- _Written request_
Echo back the material below from the line containing "How far is point" through the line containing "1.15 metres", with both end lines included.

(Excerpts from a spatial dataset)
▼

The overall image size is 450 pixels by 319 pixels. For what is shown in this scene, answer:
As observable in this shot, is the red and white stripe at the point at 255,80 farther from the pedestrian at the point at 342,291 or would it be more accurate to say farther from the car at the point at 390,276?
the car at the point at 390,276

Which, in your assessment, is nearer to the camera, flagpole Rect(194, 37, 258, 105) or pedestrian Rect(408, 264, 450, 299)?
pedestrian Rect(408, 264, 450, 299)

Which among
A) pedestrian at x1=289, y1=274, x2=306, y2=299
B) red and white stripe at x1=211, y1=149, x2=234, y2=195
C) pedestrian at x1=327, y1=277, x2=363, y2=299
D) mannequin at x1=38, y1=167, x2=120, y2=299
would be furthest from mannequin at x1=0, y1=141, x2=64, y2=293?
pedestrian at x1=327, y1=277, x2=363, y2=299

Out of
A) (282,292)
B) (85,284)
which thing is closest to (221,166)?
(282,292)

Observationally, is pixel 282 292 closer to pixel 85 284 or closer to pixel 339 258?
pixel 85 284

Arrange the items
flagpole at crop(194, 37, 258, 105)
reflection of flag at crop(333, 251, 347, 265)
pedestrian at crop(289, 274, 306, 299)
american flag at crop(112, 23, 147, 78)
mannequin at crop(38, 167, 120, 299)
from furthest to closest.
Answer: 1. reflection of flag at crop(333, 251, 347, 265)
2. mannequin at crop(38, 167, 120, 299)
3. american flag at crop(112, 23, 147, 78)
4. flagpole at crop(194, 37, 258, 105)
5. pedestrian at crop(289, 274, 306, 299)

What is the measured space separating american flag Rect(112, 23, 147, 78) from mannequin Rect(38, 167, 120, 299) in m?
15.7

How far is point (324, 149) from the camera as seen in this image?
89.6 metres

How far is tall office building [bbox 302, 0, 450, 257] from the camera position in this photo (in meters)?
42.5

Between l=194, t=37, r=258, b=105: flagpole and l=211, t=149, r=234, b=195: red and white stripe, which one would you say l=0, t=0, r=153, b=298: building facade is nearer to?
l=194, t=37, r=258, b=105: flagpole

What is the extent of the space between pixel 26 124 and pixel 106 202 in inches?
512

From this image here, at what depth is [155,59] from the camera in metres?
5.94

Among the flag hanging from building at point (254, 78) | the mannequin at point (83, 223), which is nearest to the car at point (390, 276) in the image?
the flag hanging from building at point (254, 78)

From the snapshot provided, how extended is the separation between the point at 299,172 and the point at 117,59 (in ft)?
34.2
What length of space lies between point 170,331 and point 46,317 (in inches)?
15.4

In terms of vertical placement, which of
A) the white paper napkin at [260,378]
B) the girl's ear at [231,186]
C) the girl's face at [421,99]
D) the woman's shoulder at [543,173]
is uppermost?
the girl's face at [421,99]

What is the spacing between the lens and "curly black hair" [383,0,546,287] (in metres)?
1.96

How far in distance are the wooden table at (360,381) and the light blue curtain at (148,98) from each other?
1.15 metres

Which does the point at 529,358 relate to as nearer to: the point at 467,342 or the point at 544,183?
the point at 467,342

▲

- _Response_
How far is point (324, 149) from the camera as seen in this image?
89.6 metres

How far is tall office building [bbox 302, 0, 450, 257] from the camera position in this photo (in meters)?
42.5

Between l=194, t=37, r=258, b=105: flagpole and l=211, t=149, r=234, b=195: red and white stripe, which one would you say l=0, t=0, r=153, b=298: building facade is nearer to?
l=194, t=37, r=258, b=105: flagpole

What is the extent of the space between pixel 26 124 and pixel 106 202 in inches?
512

From this image here, at what depth is [155,59] from the camera in metres?
5.94

Among the flag hanging from building at point (254, 78) | the mannequin at point (83, 223), which is nearest to the car at point (390, 276) in the image?
the flag hanging from building at point (254, 78)

From the snapshot provided, how extended is the separation between the point at 299,172 and the point at 117,59 (in ft)?
34.2
What length of space lies between point 170,331 and point 46,317 (in inches)?
15.4

In terms of vertical placement, which of
A) the white paper napkin at [260,378]
B) the girl's ear at [231,186]
C) the girl's face at [421,99]
D) the woman's shoulder at [543,173]
is uppermost?
the girl's face at [421,99]

What is the spacing between the lens and "curly black hair" [383,0,546,287] (in metres)?
1.96

How far in distance are the wooden table at (360,381) and the light blue curtain at (148,98) from each other?
1.15 metres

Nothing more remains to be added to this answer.